TASK INSTRUCTIONS
Copy out the lines from the line with "Scanning this scene, at" to the line with "22.9 meters", both included, reproducing them word for word.

-------- MATERIAL TO PROCESS

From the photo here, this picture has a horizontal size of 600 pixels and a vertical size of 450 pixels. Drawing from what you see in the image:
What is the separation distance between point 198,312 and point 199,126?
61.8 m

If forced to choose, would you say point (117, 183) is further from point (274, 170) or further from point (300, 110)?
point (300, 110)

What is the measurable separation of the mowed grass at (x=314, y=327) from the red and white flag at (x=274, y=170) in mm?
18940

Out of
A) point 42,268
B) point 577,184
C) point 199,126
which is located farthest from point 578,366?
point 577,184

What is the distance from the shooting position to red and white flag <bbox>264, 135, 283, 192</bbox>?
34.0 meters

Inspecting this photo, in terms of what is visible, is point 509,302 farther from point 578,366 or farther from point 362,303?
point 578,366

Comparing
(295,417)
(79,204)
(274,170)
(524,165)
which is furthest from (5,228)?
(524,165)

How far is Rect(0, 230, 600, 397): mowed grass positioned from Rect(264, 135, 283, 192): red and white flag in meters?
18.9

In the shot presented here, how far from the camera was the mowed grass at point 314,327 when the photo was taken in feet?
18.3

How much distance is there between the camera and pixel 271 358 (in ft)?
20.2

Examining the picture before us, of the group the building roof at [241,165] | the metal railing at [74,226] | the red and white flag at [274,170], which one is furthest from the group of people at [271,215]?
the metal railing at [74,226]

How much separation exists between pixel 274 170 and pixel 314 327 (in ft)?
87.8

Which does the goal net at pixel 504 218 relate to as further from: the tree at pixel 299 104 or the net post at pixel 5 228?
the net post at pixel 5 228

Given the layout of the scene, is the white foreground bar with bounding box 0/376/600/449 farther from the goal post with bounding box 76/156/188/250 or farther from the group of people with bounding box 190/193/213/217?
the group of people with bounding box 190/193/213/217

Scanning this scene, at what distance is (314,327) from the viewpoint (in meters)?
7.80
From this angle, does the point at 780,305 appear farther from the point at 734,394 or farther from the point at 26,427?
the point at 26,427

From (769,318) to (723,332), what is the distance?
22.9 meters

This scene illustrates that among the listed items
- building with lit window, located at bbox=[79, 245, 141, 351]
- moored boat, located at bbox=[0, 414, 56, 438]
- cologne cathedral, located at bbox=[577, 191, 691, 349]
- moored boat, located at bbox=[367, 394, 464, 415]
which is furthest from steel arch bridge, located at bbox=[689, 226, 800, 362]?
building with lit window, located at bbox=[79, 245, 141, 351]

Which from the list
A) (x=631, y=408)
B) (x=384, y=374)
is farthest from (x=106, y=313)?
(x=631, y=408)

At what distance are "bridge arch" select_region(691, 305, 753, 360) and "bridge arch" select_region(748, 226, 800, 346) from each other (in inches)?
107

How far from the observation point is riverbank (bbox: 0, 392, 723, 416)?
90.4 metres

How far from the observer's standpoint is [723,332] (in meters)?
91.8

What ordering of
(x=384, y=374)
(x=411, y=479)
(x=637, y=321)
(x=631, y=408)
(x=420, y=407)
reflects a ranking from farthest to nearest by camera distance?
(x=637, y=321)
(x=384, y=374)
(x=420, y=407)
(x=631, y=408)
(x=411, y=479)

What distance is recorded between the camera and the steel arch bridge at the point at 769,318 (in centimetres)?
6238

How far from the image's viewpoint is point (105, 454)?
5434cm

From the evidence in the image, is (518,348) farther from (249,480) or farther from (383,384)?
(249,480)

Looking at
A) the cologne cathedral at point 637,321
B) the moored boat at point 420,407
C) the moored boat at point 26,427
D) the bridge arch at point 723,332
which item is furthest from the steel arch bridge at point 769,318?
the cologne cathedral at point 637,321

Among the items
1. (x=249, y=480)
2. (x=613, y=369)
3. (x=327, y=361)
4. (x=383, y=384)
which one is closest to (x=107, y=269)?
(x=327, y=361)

----------------

RESULT OF THIS TASK
Scanning this scene, at what distance is (314,327) from the viewpoint (in meters)?
7.80
From this angle, does the point at 780,305 appear farther from the point at 734,394 or farther from the point at 26,427?
the point at 26,427

From (769,318) to (723,332), what is the distance?
22.9 meters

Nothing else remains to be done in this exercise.